Marcel Sendrail decía que las enfermedades contribuyen a la definición de una cultura: “Cada siglo tiene un estilo patológico propio, como tiene un estilo literario, decorativo o monumental”. En su inconclusa y póstuma Historia cultural de la enfermedad (1980), este historiador de la medicina proponía un estilo para cada época. Como los griegos habían dado mayor importancia a las enfermedades que volvían una y otra vez, a su estilo patológico lo denominó cíclico. Para la Edad Media no había duda: fue la época de las pandemias, de las grandes pestes que arrasaban a su paso “como un escalofrío de terror místico”.
El Renacimiento estuvo marcado por las enfermedades venéreas, en concreto por el morbo gallico o sífilis. Los siglos XVII y XVIII fueron centurias de enfermedades con tanta grandiosidad como sus ostentosos edificios: Morbus dominorum et dominum morborum. Fue el estilo “mal de señores”: apoplejía, obesidad, gota y, sobre todo, plétora. Era habitual encontrar a ricos con “plenitud de sangre”, visible por sus rostros encendidos y sudorosos, por su jadeante respiración o por el recurso a las sangrías abundantes.

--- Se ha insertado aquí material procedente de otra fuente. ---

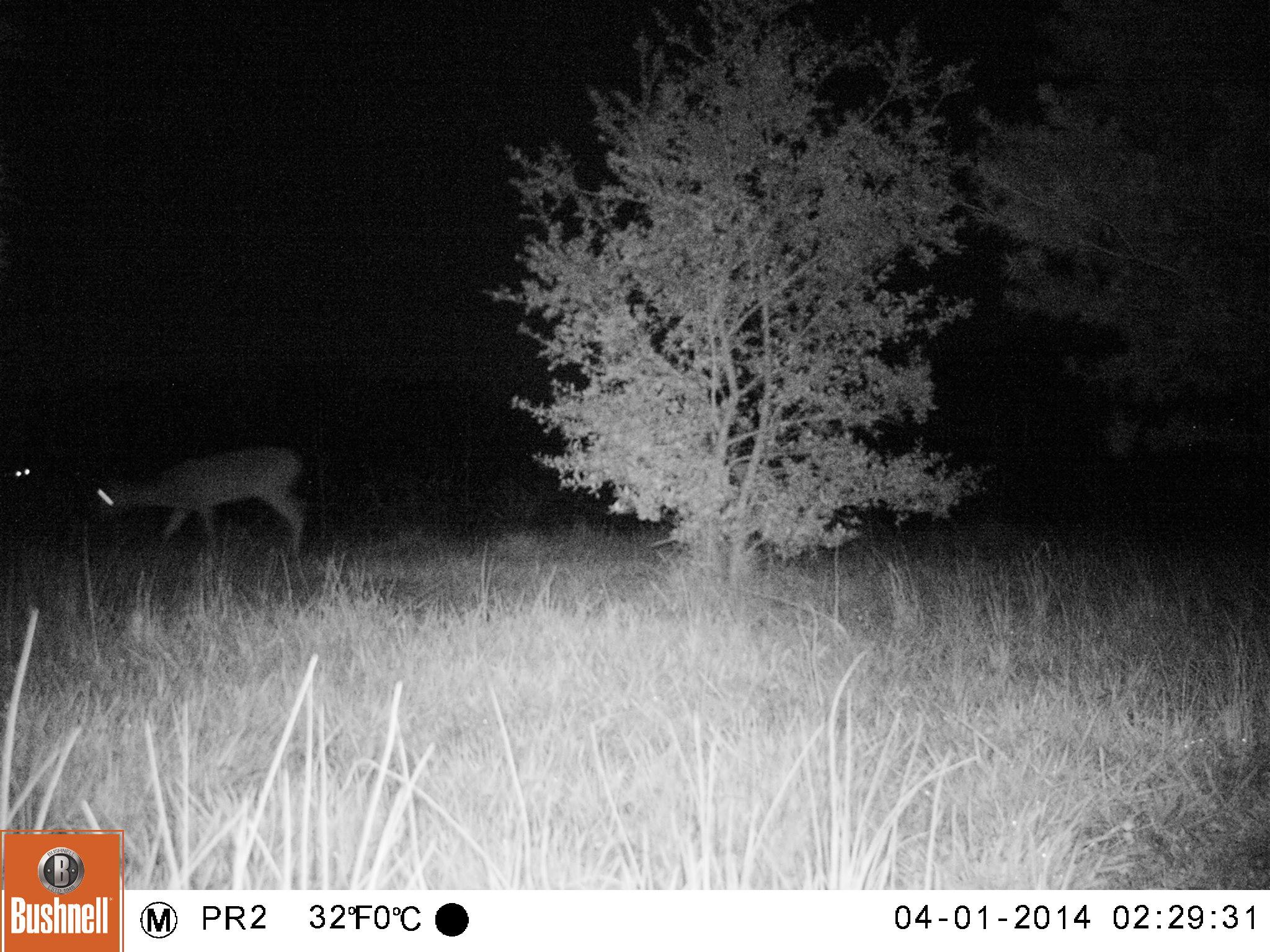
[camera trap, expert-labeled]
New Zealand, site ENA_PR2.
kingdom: Animalia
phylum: Chordata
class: Mammalia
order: Artiodactyla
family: Cervidae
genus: Odocoileus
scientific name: Odocoileus virginianus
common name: white-tailed deer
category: white tailed deer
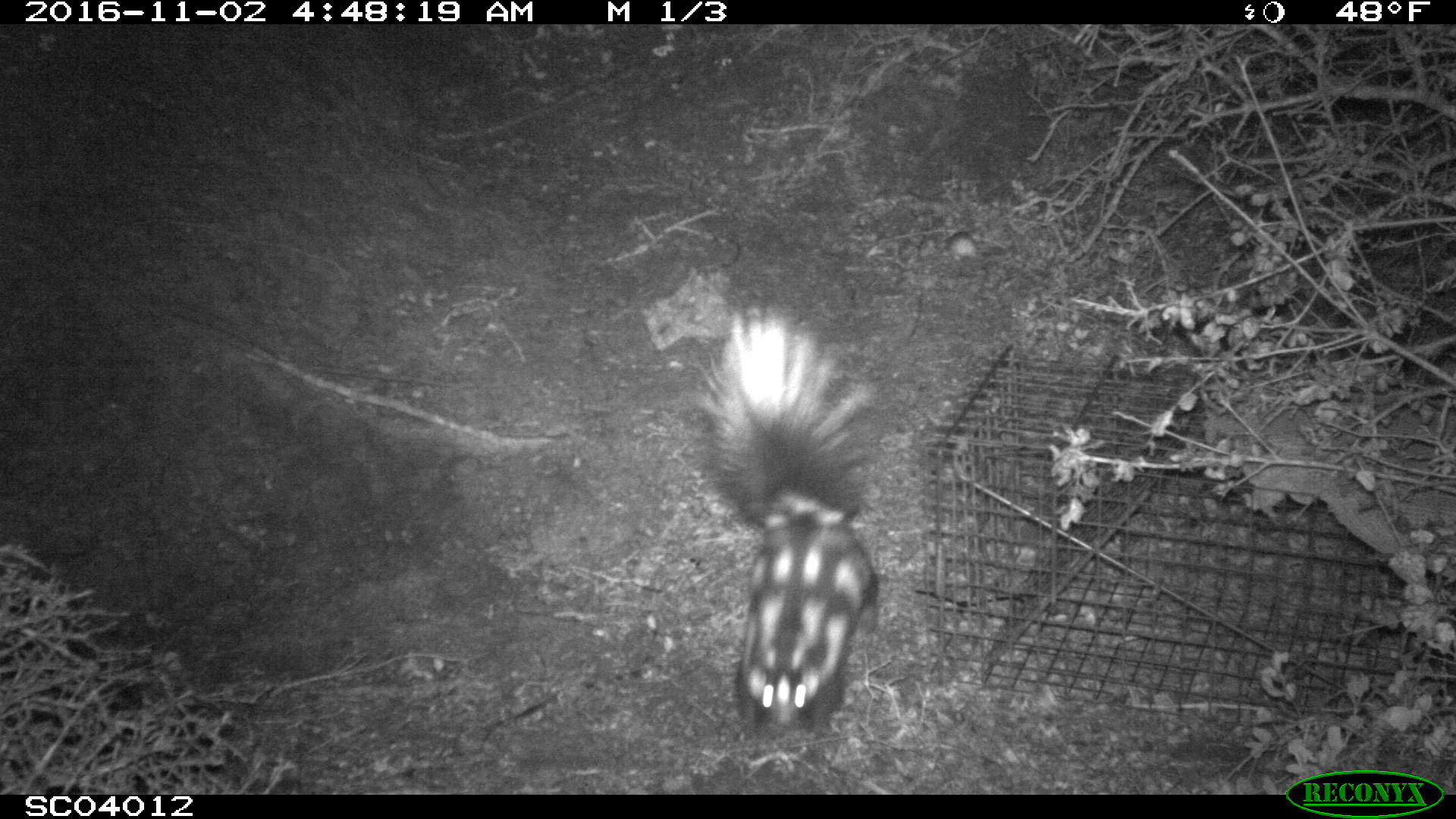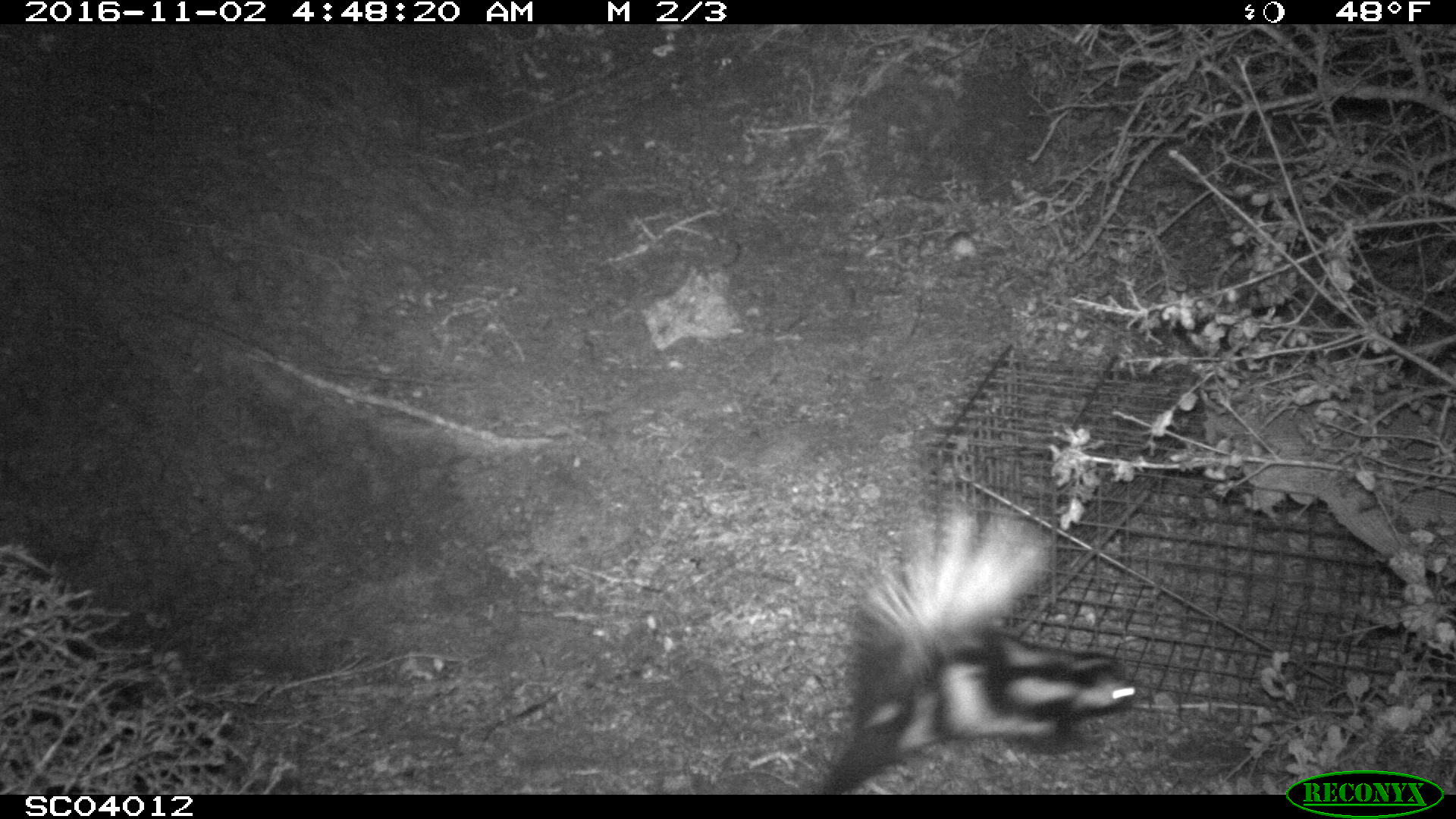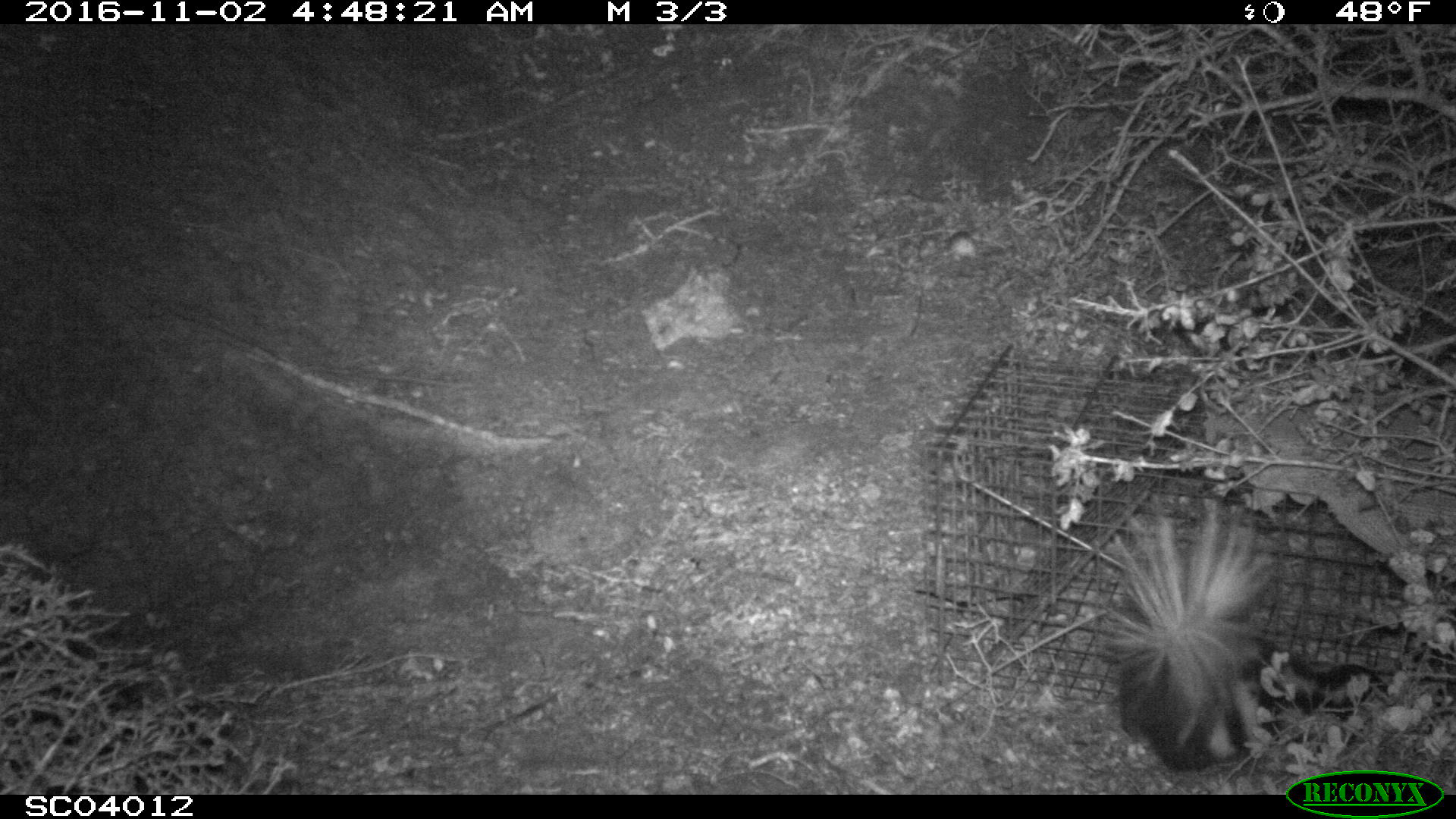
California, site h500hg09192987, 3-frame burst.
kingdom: Animalia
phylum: Chordata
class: Mammalia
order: Carnivora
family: Mephitidae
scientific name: Mephitidae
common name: skunk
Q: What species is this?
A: Skunk (Mephitidae).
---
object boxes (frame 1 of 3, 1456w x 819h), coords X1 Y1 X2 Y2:
skunk: 690 306 880 775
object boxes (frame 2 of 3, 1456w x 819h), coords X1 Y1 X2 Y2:
skunk: 821 488 1138 794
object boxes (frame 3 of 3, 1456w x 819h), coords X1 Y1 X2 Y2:
skunk: 1097 497 1386 769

En el siglo XIX el estilo patológico fue el tuberculoso. Sendrail llegó a plantearse si el romanticismo no era en realidad “la expresión poética de la tisis” o, al revés, la tuberculosis “el término natural de las fiebres románticas”. Para combatir el tratamiento de los tísicos se generalizaron los sanatorios, hasta convertirse en un índice del nivel sanitario de los países más avanzados.
El estilo del siglo XX estuvo muy determinado por el progresivo uso y abuso de la medicalización. Para algunos historiadores de la medicina, las enfermedades mentales fueron las que marcaron la diferencia entre la época contemporánea y las anteriores; para otros, las enfermedades cardiovasculares y las respiratorias fueron las dominantes, por estar ambas relacionadas con los veloces cambios en el entorno y las condiciones de vida. Otros especialistas han señalado al cáncer como el estilo patológico del siglo XX, en parte porque su cada vez mayor incidencia se ha relacionado --directa o indirectamente-- con la generalización de hábitos de consumo (alcohol, tabaco…) o de contaminación medioambiental.
La primera tendencia dominante en el estilo del siglo XXI ha venido marcada por la veloz y global expansión del COVID-19. Al haber sido una pandemia la que ha provocado el primer gran colapso planetario de esta centuria, nos ha obligado a preguntarnos por las respuestas individuales y colectivas que se dieron a los grandes contagios de siglos anteriores. Del mismo modo que durante la Peste Negra se contribuyó al desarrollo de normas diagnósticas, de aislamiento o de cuarentena sin conocer las causas de aquella enfermedad, también hoy día hemos recuperado medidas similares por el temor al contagio y el miedo a la muerte, sin conocer en detalle la etiología del coronavirus. Y aquí acaban las similitudes.
Decía Lucrecio que tanto distinguen el color y los rasgos a los hombres como las enfermedades particulares. Ahora, dos mil años más tarde, bien podríamos matizar los términos de su sentencia, y afirmar que los seres humanos apenas se diferencian por sus rasgos ni por sus enfermedades. En cualquier caso, todavía es pronto para definir el estilo del presente siglo. Ahora, solo cabe especular y proyectar tendencias a partir de la globalización e intensidad y velocidad del contagio.
Cuando se detenga el confinamiento, despertemos de la hibernación y salgamos a la calle, el mundo será diferente, queramos o no, aunque el escenario sea el mismo. Y no sólo dudaremos si elegir entre libertad y seguridad --como muchos afirman--, también lo tendremos que hacer entre opciones más extremas y decisivas: ¿solidaridad o delación? ¿paz o locura? Quizás sea ese, y no otro, el nuevo estilo patológico del siglo XXI: dudar mientras caminamos por el borde del acantilado.